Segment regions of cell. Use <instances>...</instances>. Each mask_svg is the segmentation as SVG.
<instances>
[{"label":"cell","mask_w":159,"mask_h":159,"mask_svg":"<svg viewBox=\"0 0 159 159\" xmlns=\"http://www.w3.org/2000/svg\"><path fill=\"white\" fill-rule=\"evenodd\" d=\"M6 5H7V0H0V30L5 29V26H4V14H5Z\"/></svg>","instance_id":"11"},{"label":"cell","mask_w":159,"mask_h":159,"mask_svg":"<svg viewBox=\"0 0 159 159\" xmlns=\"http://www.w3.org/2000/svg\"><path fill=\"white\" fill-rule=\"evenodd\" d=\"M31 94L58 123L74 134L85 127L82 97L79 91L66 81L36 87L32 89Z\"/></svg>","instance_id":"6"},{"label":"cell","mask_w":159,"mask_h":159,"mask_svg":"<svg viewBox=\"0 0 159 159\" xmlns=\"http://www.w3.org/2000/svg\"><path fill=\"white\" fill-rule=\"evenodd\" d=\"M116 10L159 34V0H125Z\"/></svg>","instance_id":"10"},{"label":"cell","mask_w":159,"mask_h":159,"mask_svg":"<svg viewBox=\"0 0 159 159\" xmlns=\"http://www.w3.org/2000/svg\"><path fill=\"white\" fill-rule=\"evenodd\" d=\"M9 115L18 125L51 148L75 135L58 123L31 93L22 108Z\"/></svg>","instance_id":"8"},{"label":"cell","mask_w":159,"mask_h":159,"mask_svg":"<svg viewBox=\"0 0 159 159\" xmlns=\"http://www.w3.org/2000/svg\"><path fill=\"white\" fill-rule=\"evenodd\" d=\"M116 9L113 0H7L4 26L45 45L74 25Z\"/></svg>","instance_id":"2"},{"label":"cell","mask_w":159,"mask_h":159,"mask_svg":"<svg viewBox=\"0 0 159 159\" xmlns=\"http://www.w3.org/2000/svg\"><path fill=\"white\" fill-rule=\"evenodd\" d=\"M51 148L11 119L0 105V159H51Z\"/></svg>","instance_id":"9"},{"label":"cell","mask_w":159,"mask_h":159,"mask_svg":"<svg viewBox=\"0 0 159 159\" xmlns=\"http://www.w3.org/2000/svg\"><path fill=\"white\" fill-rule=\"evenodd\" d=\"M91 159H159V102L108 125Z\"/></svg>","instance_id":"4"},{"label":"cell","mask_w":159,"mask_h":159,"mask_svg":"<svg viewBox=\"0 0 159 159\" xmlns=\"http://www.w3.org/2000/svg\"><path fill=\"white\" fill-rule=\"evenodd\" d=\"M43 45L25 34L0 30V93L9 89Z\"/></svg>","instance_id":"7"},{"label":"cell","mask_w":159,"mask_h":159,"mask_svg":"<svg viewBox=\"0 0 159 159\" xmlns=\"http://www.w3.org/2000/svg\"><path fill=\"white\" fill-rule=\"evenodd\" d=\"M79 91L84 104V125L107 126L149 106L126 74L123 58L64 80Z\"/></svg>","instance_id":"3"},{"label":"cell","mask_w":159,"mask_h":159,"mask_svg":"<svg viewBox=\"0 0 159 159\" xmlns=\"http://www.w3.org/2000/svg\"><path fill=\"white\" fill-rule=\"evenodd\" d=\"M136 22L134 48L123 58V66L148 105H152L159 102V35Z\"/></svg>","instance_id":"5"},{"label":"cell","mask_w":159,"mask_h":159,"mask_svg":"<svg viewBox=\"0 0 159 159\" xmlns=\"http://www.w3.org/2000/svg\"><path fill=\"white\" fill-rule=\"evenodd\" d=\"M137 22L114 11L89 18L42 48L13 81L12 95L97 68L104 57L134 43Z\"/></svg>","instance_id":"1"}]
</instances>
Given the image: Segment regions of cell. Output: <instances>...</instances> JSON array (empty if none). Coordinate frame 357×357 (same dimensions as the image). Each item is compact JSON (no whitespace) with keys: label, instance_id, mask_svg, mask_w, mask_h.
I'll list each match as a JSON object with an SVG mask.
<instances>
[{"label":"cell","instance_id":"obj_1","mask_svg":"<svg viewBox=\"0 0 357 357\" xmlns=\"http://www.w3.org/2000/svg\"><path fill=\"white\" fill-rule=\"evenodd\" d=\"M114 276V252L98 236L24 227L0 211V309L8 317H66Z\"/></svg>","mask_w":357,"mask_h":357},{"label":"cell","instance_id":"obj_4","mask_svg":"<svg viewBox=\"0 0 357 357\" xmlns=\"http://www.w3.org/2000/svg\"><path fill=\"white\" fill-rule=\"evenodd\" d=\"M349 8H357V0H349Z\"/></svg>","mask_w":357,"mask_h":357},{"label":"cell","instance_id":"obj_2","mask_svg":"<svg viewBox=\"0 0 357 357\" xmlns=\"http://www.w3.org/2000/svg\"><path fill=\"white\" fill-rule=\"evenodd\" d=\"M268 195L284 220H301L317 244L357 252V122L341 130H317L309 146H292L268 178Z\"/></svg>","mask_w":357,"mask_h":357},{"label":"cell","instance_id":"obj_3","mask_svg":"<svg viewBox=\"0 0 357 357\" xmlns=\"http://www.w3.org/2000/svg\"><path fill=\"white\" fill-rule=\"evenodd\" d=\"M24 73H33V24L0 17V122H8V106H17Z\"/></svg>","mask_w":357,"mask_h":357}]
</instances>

§

Exercise task:
Return every line of the records above that contains the string "Segment". Case counts, so only lines with that capitalization qualify.

Answer to the exercise:
Segment regions of cell. Use <instances>...</instances>. Each mask_svg is the segmentation as SVG.
Given the image: Segment regions of cell. Output: <instances>...</instances> JSON array (empty if none). Coordinate frame 357×357 (same dimensions as the image). Each item is compact JSON (no whitespace) with keys: label, instance_id, mask_svg, mask_w, mask_h.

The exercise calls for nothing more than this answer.